MOSCOW State-controlled Russian companies should keep paying at least half of their annual profit in dividends in 2017-2019, news agencies quoted finance minister Anton Siluanov as saying on Saturday.
Russia raised the dividend payout ratio for state companies to 50 percent of profit this year from a previous 25 percent to bolster budget revenues hit by lower oil prices and Western sanctions imposed on Moscow over the crisis in Ukraine.
"This encourages companies to pursue their activities more effectively and yet shareholders should also benefit from the ownership of these shares," Interfax news agency quoted Siluanov as saying.

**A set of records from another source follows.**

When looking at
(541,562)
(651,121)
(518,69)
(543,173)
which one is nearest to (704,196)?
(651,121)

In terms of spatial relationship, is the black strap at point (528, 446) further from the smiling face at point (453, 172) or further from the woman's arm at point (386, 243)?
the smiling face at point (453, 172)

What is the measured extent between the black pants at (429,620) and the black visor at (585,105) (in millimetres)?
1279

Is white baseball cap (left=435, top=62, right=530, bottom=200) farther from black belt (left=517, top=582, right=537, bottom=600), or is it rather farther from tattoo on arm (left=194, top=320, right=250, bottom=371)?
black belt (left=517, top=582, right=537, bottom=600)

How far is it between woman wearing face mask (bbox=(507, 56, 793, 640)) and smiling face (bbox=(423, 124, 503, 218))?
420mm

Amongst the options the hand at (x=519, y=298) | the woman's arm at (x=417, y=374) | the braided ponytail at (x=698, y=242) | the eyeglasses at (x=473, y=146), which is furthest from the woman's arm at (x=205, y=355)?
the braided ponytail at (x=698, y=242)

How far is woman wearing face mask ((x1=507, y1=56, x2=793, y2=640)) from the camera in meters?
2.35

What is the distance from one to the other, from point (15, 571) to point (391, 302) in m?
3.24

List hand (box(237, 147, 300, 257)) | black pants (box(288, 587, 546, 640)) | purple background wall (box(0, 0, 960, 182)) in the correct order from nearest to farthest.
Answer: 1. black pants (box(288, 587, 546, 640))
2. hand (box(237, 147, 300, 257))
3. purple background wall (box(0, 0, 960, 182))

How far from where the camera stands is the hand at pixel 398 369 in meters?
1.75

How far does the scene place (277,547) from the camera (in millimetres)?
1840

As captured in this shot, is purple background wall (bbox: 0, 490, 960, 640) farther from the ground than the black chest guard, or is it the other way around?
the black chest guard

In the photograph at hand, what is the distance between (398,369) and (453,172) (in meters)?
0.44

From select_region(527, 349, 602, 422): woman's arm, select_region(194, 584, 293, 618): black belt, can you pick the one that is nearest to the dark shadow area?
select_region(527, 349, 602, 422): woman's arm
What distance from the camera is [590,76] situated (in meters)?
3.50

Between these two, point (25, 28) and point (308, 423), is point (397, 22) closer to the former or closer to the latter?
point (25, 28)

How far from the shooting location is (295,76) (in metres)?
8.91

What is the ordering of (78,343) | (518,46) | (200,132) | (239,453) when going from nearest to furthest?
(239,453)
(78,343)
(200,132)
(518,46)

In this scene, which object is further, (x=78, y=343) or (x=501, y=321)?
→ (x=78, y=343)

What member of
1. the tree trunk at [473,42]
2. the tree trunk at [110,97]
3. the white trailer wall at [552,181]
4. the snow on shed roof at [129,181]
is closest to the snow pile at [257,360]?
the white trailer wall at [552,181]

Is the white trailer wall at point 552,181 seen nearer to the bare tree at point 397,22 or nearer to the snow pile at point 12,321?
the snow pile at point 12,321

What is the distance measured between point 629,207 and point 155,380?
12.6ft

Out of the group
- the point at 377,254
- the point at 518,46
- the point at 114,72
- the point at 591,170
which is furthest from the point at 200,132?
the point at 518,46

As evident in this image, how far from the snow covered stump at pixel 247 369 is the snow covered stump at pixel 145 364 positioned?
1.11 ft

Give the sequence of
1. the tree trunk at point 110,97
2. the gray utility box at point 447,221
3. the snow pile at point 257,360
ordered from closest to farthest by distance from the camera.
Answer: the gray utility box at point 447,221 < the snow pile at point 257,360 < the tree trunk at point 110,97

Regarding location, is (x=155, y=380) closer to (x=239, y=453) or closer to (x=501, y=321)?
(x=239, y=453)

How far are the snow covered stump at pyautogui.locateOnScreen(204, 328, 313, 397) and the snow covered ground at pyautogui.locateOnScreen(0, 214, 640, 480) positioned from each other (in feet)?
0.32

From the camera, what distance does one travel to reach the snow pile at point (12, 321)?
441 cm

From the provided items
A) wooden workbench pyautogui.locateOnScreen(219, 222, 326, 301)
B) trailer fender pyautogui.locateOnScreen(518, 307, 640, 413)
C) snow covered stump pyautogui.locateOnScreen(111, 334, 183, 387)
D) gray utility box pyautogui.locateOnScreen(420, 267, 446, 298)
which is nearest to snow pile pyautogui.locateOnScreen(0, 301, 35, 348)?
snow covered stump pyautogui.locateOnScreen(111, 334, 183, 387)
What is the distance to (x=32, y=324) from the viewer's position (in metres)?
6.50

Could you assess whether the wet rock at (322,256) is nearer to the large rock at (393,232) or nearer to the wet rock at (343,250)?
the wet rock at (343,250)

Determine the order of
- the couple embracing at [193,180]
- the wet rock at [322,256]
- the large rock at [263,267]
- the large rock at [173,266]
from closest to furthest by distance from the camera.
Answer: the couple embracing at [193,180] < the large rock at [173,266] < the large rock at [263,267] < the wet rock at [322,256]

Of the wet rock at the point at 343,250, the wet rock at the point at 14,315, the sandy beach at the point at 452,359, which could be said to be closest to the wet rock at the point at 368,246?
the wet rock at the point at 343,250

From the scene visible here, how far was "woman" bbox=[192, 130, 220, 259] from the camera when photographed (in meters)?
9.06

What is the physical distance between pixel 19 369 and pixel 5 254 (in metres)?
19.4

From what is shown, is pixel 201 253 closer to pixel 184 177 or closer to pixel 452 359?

Siluanov was also quoted as saying the state budget may receive up to 1.5 trillion roubles ($22.6 billion) in 2016-2017 from the sale of stakes in oil giant Rosneft, mid-size oil producer Bashneft, diamond producer Alrosa and possibly VTB bank, Russia's No.2 lender.
The rule on dividends should be mandatory for state companies and should not allow any exceptions, Siluanov reportedly added.
Rosneftegaz is currently excluded from the rule, Interfax quoted a source familiar with situation as saying.
Russian state companies often calculate profit under both domestic and international accounting standards, but until now have often paid dividends based on lower profit numbers under domestic standards.
Siluanov's deputy, Alexei Moiseev, was quoted as saying state companies should use the higher of the two numbers when calculating their 2015 dividends.